I’ve started using it today to get back to the original documentation task, thinking a bit about future development of TiddlyWeb. I must say, it’s splendid. Doesn’t do much, but what it does it does just fine.

As is often the case when I start doing any significant editing in a wiki, I find myself thinking about wikitext, especially the syntax thereof. Some people care about wikitext, others don’t. I find that those that don’t usually think of it is as a way to quickly create something that will be presented as HTML. I don’t think of it that way. Wikitext is a writing tool optimized for creating two things: connections and voids. The connections reify understandings shared by the person or people using the text. The voids show what is not yet understood but may need to be.

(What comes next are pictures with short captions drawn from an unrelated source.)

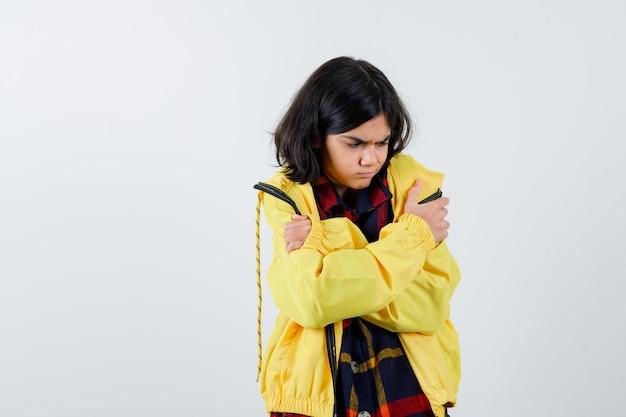 Niña abrazándose a sí misma en camisa a cuadros, chaqueta y luciendo linda vista frontal.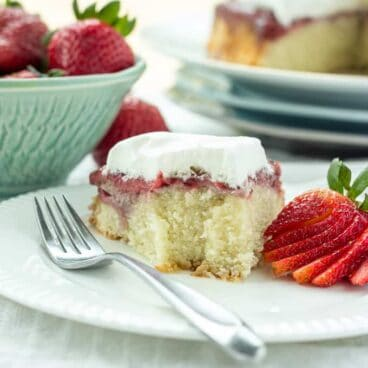 Gluten-Free Strawberry Upside Down Cake: Super moist, coconut-based cake baked with a layer of juicy strawberries underneath! Flip it and top with whipped cream and more berries for a special summer treat that's perfect for Canada Day or the Fourth of July! www.thereciperebel.com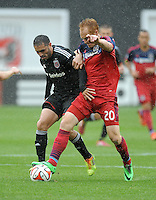 Washington, D.C.- March 29, 2014. Jeff Larentowicz of the Chicago Fire goes against Fabian Espindola (9) of D.C. United. The Chicago Fire tied D.C. United 2-2 during a Major League Soccer Match for the 2014 season at RFK Stadium.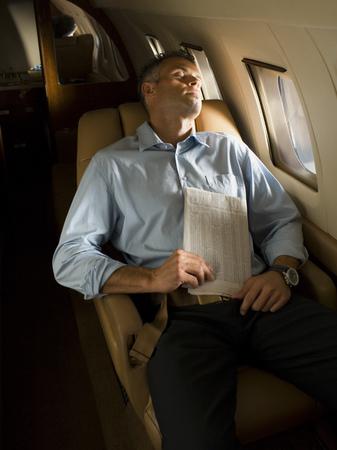 A Businessman Sleeping In An Airplane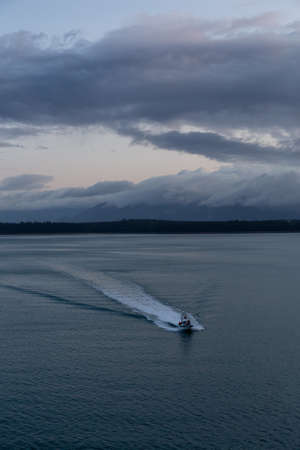 Aerial View of a Boat riding in the American Mountain Landscape on the Ocean Coast during a cloudy and rainy sunrise in fall season. Taken in Glacier Bay National Park and Preserve, Alaska, USA. 版權商用圖片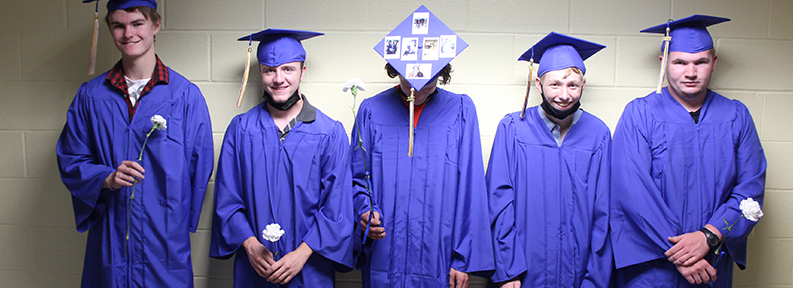 Group of five happy students in cap and gown during graduation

When thinking about wikitext in those terms a couple things become more clear:

  • Vertical whitespace is a useful aspect of readability. Syntaxes which work against readability of the source wikitext are working against quality writing.
  • Free links and their associated syntactic cruft are a barrier both to good writing and to creating connections and voids. More on this in an old blog posting.

The TiddlyWeb documentation is maintained, for hopefully obvious reasons, in the TiddlyWiki syntax. I don’t really like it. Interestingly much of the problem is not with the syntax itself (although it does have one of the noisiest free link syntaxes around) but with the techniques one uses to overcome the apparent flaws in the standard rendering to HTML.

Which is really just to say that the form of writing matters to what gets written and I’m glad I’ve got a tool that lets me play with that.